(Saved entries)

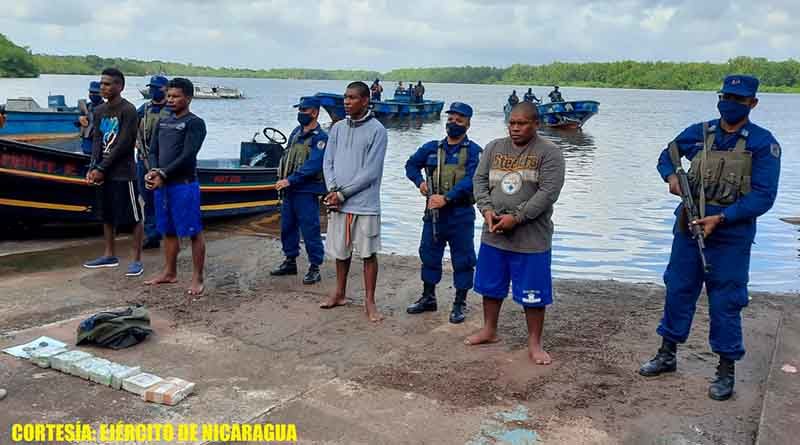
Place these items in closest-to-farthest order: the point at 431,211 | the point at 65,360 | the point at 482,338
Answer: the point at 65,360
the point at 482,338
the point at 431,211

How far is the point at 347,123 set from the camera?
5.34m

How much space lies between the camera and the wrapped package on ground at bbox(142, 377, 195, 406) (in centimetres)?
370

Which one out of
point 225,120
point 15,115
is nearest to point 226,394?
point 15,115

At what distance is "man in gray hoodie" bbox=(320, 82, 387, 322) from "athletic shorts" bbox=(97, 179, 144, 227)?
7.02 feet

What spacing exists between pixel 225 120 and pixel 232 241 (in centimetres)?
3294

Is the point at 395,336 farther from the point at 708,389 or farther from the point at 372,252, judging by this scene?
the point at 708,389

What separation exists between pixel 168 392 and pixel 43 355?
3.20ft

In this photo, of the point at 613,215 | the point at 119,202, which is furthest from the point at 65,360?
the point at 613,215

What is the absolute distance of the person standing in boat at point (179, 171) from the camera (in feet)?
18.8

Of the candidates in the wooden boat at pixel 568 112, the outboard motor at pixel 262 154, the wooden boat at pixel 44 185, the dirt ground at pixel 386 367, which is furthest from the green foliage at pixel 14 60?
the dirt ground at pixel 386 367

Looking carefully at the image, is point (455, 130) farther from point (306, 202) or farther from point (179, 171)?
point (179, 171)

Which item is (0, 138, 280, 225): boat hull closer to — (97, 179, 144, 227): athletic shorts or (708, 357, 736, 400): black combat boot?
(97, 179, 144, 227): athletic shorts

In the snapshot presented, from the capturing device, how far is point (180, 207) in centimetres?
581

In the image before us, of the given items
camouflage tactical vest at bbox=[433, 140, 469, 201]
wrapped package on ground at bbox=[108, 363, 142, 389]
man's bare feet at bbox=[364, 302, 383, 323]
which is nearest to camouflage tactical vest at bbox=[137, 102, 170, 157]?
man's bare feet at bbox=[364, 302, 383, 323]
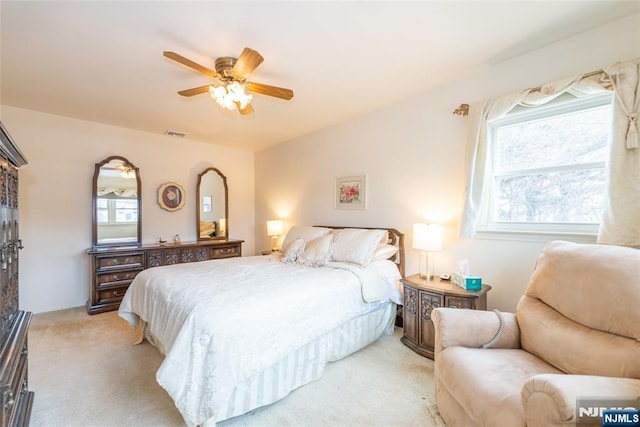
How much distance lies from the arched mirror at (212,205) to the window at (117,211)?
94 centimetres

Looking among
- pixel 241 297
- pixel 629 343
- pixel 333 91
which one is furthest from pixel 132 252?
pixel 629 343

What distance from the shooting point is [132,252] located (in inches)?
146

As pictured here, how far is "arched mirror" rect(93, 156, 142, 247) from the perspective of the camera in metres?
3.82

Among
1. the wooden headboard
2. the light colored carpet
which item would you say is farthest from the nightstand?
the wooden headboard

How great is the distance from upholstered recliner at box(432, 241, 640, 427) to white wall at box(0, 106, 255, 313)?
442cm

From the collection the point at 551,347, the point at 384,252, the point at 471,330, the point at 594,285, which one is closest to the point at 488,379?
the point at 471,330

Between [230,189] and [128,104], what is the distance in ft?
7.43

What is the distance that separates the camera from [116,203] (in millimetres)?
3951

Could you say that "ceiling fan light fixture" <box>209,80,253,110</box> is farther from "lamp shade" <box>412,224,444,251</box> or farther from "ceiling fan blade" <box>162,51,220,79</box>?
"lamp shade" <box>412,224,444,251</box>

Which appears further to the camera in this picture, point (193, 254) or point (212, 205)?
point (212, 205)

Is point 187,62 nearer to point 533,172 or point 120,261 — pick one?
point 533,172

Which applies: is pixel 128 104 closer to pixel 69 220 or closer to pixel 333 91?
pixel 69 220

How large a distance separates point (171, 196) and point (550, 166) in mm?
4841

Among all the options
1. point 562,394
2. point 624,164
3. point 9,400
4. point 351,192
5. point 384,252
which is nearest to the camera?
point 562,394
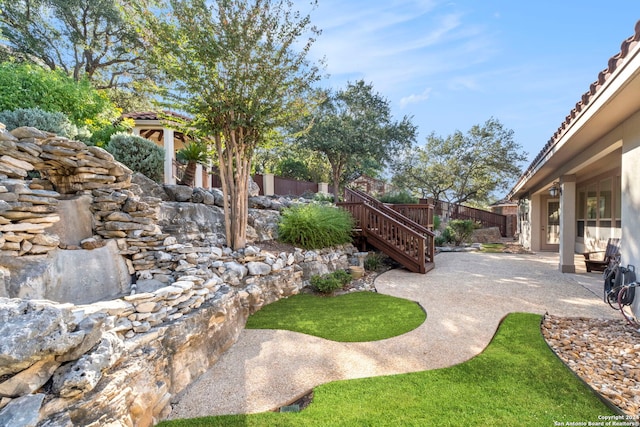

WORK INSTRUCTIONS: Count the lines in the entries above that contain the string "Looking". Give only the number.

ANSWER TO THE TASK: 2